Provided information ->
··········

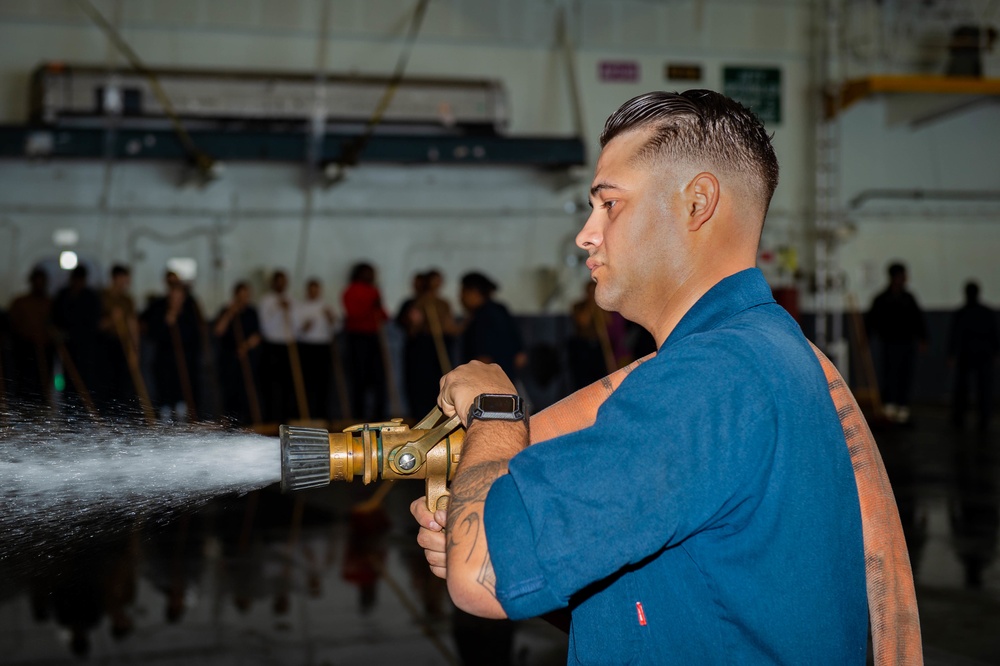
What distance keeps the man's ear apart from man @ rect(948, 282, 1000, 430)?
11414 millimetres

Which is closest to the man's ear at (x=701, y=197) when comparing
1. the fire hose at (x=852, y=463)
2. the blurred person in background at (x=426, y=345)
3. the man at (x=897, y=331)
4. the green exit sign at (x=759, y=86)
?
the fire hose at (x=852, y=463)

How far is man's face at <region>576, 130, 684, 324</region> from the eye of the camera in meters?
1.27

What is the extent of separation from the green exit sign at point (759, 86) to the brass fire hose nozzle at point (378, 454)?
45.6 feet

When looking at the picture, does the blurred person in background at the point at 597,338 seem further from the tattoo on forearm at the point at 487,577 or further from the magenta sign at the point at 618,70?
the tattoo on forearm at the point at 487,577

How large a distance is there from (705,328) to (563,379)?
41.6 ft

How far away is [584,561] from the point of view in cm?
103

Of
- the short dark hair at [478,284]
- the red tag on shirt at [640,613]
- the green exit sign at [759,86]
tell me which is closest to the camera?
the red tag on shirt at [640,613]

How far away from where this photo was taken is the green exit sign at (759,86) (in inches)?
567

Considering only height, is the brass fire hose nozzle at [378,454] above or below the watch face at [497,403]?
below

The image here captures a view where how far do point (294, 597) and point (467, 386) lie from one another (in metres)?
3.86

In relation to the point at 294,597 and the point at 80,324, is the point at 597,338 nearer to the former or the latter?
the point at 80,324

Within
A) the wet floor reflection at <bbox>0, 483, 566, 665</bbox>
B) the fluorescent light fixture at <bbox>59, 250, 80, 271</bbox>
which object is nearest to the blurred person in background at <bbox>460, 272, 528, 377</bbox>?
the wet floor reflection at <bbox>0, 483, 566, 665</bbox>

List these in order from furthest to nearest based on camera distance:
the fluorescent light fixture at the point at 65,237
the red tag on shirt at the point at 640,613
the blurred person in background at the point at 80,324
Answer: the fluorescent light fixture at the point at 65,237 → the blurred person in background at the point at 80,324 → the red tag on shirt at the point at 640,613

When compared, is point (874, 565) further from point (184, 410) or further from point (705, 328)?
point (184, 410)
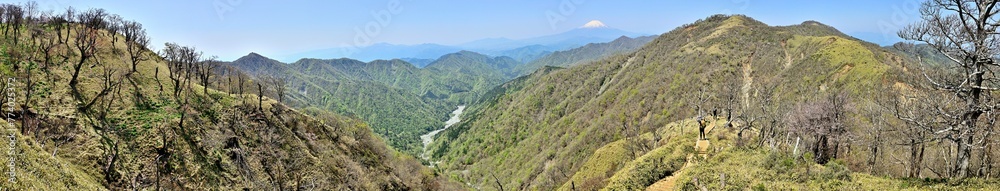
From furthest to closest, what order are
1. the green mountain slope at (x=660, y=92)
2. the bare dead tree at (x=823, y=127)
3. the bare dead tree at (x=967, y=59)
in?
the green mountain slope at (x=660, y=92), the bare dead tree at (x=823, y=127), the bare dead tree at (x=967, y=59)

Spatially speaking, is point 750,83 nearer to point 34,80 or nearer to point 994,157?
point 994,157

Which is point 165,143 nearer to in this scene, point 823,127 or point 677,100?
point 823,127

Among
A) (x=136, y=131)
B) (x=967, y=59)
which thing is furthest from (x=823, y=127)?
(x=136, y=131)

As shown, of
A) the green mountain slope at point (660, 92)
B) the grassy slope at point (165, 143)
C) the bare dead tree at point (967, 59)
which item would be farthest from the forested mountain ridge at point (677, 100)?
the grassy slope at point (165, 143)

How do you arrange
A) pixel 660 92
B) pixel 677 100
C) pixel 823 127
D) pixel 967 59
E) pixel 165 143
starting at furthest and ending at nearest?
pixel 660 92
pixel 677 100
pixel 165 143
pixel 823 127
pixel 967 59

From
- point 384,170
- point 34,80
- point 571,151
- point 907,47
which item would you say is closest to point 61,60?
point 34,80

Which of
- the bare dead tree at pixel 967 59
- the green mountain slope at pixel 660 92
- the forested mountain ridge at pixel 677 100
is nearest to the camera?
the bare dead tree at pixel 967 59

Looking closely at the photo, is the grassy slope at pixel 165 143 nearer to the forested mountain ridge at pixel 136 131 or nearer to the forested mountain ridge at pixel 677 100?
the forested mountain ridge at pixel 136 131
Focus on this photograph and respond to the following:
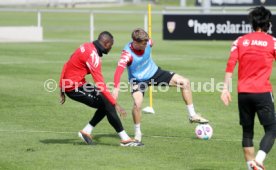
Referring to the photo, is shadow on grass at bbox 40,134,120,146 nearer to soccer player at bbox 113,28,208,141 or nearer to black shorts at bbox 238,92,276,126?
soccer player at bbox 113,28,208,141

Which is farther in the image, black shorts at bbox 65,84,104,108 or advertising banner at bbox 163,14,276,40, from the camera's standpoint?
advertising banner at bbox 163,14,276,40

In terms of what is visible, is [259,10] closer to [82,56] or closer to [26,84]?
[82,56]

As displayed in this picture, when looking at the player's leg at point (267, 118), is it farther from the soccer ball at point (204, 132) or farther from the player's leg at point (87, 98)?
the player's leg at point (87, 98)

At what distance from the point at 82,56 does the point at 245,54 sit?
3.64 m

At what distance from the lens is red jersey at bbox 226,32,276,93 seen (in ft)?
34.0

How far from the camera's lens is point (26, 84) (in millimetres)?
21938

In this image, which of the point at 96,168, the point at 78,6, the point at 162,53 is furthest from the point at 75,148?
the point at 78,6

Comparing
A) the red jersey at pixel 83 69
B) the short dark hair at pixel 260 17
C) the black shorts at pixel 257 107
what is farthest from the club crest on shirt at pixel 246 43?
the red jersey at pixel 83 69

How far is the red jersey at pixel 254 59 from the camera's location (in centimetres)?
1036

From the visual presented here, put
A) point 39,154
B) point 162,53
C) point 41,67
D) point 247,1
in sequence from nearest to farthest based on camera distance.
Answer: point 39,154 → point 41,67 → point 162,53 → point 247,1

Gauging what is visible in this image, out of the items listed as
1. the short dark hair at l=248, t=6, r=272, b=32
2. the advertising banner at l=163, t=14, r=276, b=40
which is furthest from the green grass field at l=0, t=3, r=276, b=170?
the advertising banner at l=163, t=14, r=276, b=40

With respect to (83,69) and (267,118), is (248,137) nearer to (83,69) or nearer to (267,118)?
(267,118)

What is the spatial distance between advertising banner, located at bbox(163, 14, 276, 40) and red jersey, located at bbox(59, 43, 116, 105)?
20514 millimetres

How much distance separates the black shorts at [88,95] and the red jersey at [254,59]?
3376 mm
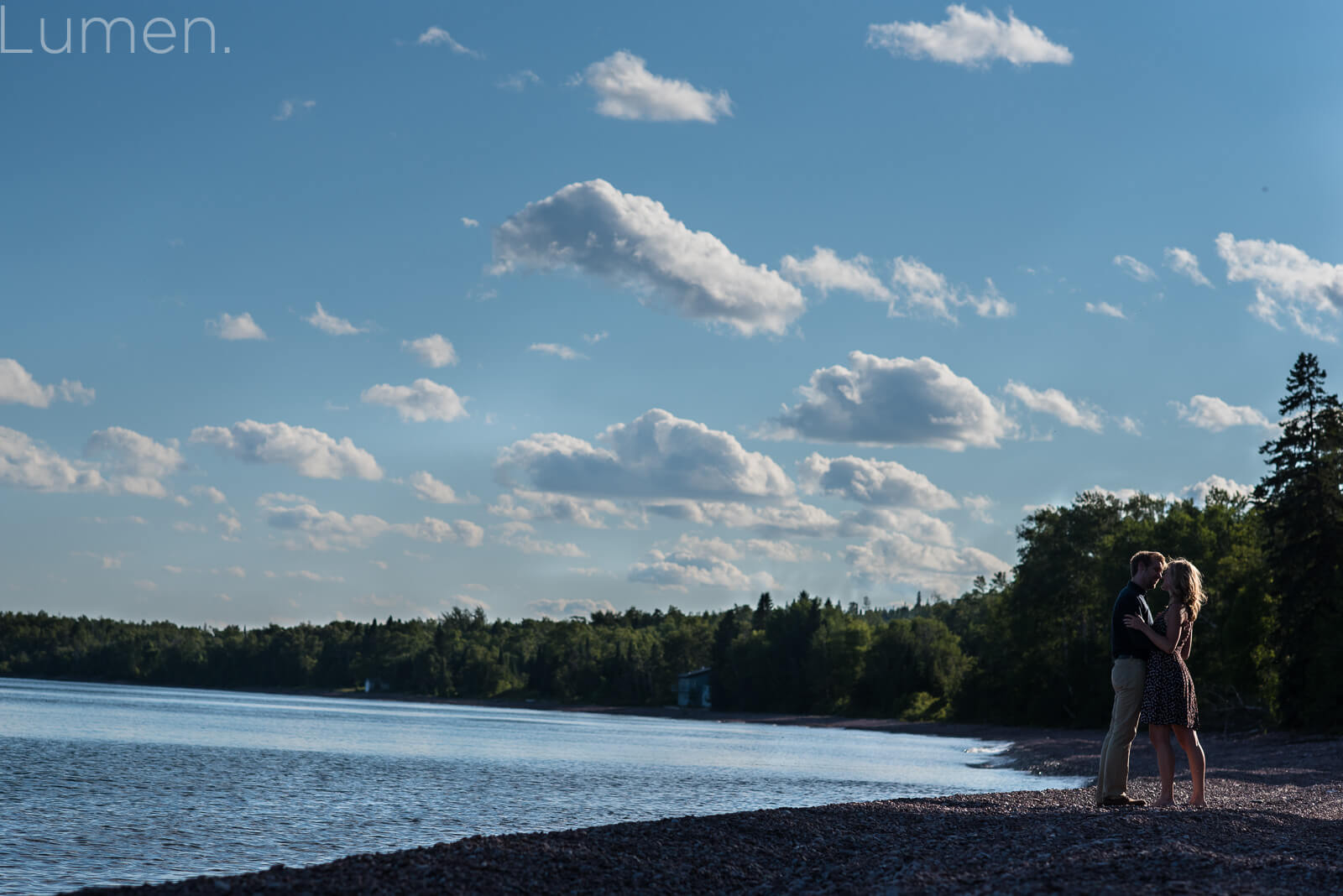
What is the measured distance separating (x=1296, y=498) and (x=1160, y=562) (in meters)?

··········

From the line containing "With respect to" through the end of the entries, quote each line exactly and nothing else, excluding all pictures.

Complete output ->
With respect to (83,69) and (267,118), is (248,137) nearer to (83,69) or nearer to (267,118)?
(267,118)

What is the spatial distance between advertising banner, located at bbox(163, 14, 276, 40) and red jersey, located at bbox(59, 43, 116, 105)?
20514 millimetres

How much distance separates the black shorts at [88,95] and the red jersey at [254,59]?
3376 mm
What is the measured distance separating (x=1296, y=498) and (x=1160, y=562) (in meters)?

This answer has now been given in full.